#### Short task a
In the Statalist message below, what value does Mobility take when an inventor changed employer?

#### Selected passage
=-=-=
On 23 April 2013 11:45, Ivan Png <iplpng@gmail.com> wrote:
>
> Many thanks to Statalist members for their previous help on
> constructing the matrix.
>
> To recall, my dependent variable is categorical: Mobility = 1 if
> inventor changed employer, else = 0.  I'm investigating the effect of
> classification error.  Obviously, this cannot be classical.  Let Y =
> true mobility and Z = recorded mobility. If Y = 0 and Z = 1, then
> error = -1, while if Y = 1 and Z = 0, error = +1.
>
> Meyer and Mittag, U of Chicago (2012) characterize the bias as
> N(X'X)^{-1} [ Pr( Y = 0 & Z = 1) E(X :  Y = 0 & Z = 1) - Pr(Y = 1 & Z
> = 0) E(X :  Y = 1 & Z = 0) ].  I have a benchmark data set with both
> the true and inaccurate mobility data, and would like to compute the
> bias.
>
> So, I need to compute the conditional expectations, E(X :  Y = 0 & Z =
> 1) and E(X :  Y = 1 & Z = 0), and then weight by the probabilities,
> take the difference, and pre-multiply by N(X'X)^{-1}.  My idea:
>
> . keep if Y = 0 & Z = 1
> . mata : F = mean(X)
=-=-=
#### Input rows
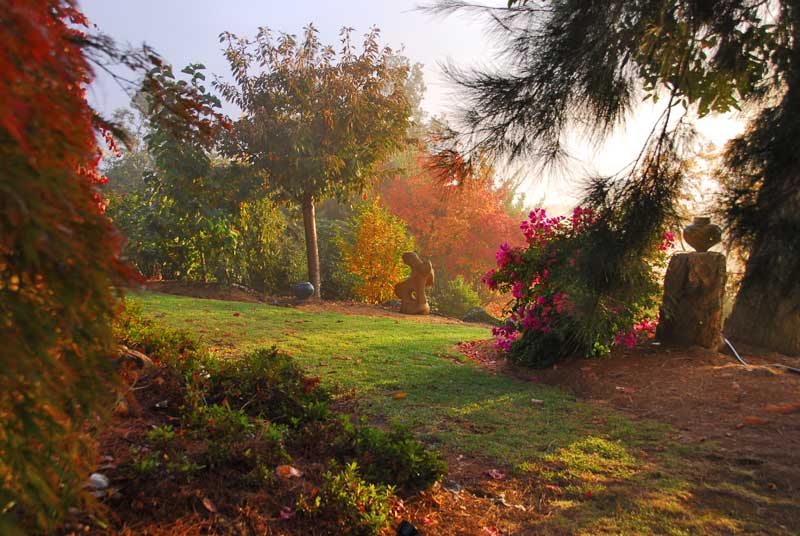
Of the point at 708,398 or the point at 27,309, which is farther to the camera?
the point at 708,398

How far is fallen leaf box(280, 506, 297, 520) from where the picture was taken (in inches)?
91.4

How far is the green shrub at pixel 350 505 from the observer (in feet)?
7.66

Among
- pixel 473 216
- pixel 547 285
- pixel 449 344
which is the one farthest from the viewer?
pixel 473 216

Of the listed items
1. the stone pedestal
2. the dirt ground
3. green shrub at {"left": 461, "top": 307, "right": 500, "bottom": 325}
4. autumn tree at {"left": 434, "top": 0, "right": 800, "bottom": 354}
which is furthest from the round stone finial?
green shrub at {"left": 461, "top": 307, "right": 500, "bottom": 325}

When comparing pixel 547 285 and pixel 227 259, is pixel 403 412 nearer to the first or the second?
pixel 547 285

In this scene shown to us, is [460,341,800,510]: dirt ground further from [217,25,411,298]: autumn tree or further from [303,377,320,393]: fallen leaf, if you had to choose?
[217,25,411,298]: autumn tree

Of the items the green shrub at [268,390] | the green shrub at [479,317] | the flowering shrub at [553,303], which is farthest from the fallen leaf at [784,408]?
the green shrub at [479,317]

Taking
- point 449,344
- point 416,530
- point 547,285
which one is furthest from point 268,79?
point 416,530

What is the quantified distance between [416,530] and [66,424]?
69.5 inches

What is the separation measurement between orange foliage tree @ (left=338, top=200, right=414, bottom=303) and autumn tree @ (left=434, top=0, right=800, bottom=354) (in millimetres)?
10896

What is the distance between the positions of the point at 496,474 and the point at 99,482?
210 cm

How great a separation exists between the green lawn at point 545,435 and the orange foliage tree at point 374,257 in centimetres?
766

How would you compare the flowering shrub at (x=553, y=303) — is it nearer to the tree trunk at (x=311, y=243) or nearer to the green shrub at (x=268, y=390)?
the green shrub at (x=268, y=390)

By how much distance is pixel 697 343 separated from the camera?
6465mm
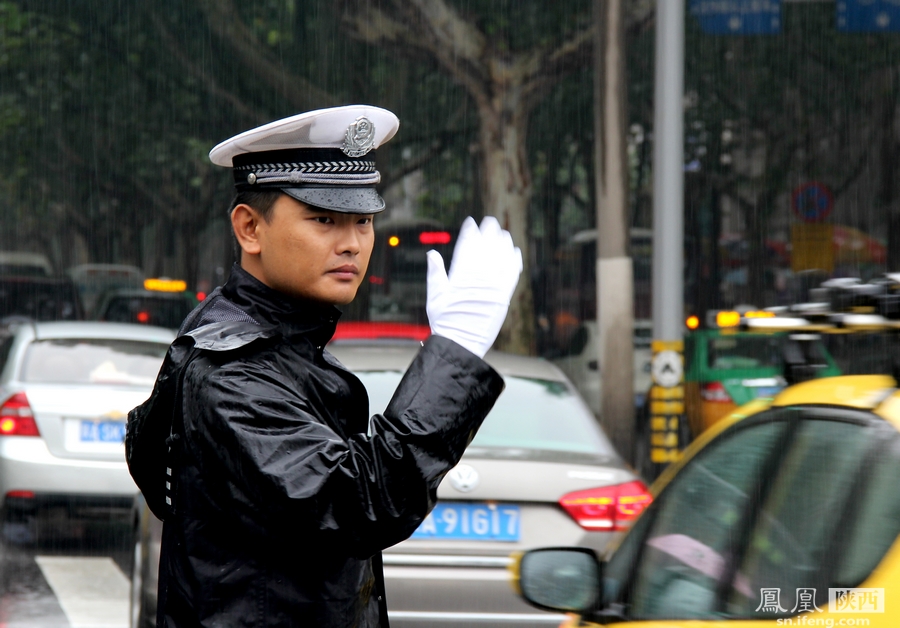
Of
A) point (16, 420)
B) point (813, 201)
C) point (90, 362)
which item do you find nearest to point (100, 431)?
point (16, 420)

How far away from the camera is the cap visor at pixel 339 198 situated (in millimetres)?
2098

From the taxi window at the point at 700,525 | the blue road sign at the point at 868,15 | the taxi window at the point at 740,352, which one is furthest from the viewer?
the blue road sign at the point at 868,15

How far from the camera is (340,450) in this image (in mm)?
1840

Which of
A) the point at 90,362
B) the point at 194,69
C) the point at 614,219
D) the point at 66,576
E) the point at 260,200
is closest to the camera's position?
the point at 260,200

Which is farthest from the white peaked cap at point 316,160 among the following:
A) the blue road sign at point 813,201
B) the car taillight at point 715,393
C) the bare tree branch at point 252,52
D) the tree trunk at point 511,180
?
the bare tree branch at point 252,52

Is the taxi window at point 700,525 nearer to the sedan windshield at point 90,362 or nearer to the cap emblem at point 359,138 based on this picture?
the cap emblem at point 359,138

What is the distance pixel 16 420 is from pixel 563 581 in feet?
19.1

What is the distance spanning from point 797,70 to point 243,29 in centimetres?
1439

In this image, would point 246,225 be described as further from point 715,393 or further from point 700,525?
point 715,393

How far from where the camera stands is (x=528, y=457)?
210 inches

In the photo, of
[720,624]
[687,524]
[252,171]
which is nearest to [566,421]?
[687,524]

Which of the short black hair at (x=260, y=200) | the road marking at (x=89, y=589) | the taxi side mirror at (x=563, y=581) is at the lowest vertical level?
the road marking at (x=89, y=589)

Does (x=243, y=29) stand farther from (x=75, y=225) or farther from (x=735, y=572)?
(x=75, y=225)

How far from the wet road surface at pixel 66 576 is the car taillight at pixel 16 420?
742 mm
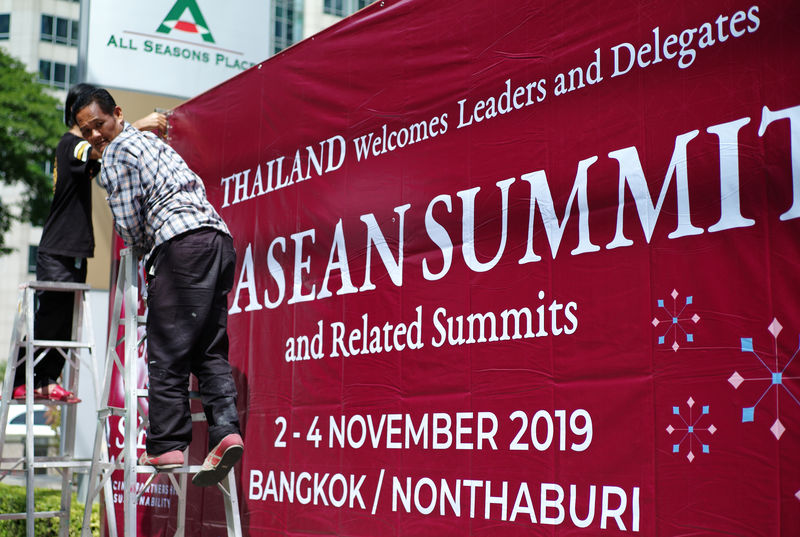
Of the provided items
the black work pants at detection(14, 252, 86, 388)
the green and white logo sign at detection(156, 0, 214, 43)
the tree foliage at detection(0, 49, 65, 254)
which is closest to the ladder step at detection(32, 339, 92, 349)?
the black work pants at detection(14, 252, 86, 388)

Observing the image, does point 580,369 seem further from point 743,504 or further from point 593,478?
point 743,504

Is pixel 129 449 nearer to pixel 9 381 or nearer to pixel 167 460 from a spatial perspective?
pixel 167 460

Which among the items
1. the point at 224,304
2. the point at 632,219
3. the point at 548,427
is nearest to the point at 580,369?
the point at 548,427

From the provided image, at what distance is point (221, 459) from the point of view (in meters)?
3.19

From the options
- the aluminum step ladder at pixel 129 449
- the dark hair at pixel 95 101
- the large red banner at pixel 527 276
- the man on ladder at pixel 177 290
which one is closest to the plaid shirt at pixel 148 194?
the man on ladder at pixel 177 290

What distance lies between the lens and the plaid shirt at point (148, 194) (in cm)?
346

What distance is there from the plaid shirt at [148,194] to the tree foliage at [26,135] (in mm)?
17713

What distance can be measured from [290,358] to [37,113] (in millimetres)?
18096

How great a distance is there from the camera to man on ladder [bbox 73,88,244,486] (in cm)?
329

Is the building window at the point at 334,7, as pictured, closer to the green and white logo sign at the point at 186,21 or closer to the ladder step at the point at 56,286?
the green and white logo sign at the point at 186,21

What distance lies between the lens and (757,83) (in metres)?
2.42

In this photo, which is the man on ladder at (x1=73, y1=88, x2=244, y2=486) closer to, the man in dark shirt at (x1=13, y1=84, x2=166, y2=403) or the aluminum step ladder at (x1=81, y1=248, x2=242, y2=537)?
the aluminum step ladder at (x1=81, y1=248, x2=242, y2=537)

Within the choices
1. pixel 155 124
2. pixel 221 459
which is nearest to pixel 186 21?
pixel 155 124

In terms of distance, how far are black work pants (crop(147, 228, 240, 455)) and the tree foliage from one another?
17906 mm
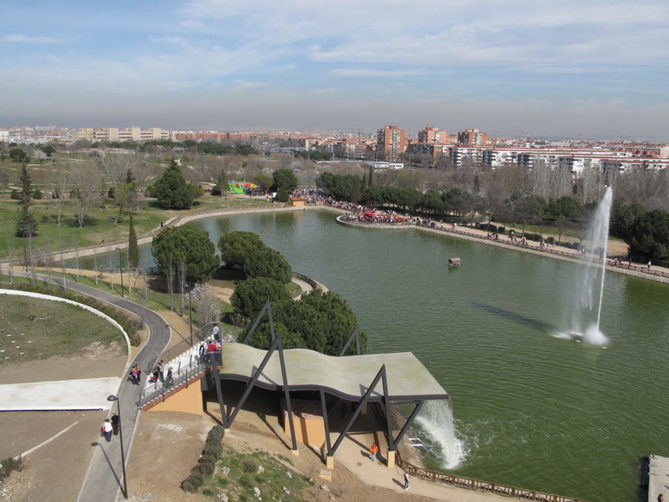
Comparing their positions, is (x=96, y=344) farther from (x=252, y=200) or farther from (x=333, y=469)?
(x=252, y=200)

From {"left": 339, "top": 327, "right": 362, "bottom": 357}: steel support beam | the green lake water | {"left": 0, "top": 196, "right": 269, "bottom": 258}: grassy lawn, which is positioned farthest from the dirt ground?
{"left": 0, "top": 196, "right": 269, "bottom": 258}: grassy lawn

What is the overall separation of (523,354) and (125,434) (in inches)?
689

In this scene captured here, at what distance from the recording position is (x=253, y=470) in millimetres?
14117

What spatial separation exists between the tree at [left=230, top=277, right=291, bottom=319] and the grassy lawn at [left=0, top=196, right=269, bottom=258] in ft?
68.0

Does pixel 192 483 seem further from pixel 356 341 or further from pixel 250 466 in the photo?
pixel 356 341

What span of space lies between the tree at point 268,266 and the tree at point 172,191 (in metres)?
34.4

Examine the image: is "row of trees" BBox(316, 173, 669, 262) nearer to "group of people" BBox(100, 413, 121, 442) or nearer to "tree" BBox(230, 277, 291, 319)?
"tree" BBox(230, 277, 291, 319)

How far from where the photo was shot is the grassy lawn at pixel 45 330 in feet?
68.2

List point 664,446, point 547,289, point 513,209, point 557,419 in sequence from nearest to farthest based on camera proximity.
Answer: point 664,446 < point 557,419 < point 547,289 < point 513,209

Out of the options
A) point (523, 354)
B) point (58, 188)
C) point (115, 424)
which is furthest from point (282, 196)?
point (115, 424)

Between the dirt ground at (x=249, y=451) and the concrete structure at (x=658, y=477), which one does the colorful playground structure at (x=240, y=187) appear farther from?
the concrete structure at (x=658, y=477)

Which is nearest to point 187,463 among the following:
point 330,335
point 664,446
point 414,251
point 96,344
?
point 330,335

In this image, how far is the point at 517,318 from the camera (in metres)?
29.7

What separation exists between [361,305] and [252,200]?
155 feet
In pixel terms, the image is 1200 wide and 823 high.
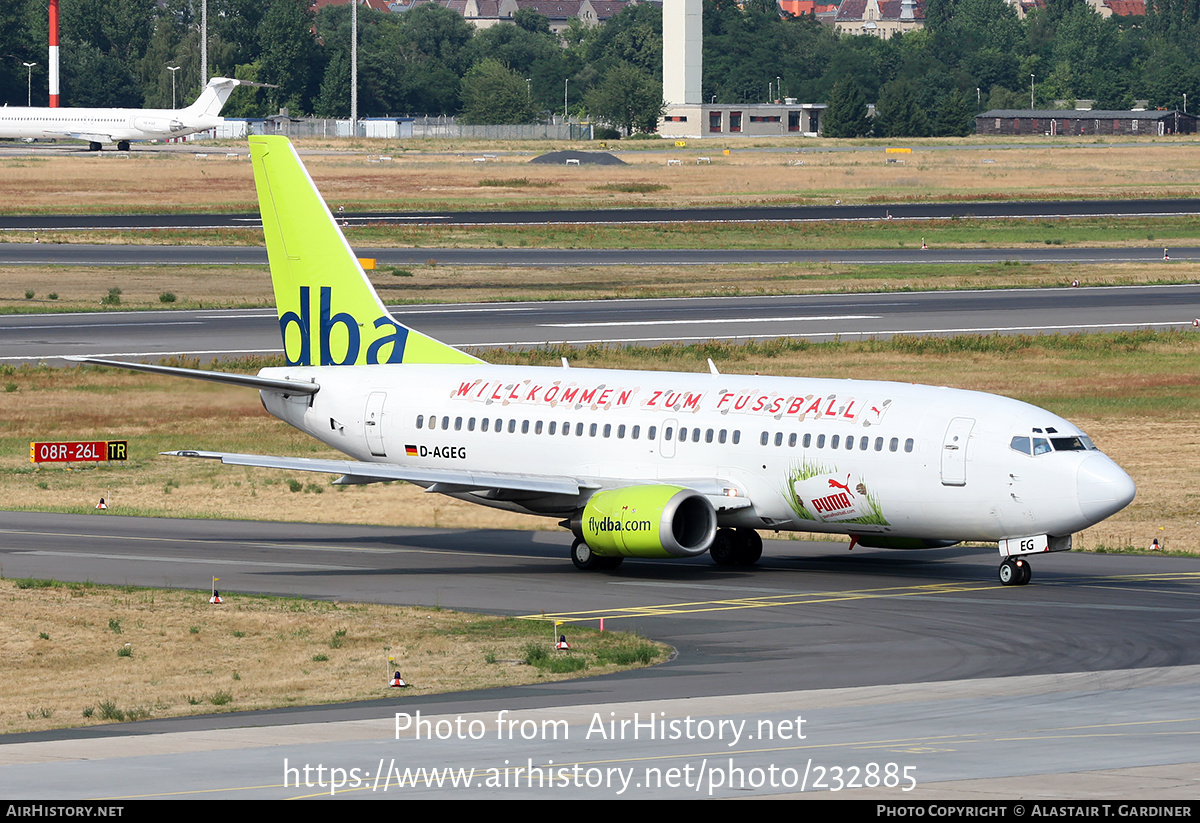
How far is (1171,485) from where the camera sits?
=-=-=
#### Short task b
Reproduce the lines of the listing from the line containing "What separation exists" through the end of the listing, inclusive, omitting the pictures.

#### Worked answer a
Mobility equals 1.

#### Worked answer b
What separation exists between [361,305] and [252,200]?
155 feet
In pixel terms, the image is 1200 wide and 823 high.
How far is (1171,485) from where the camera sits?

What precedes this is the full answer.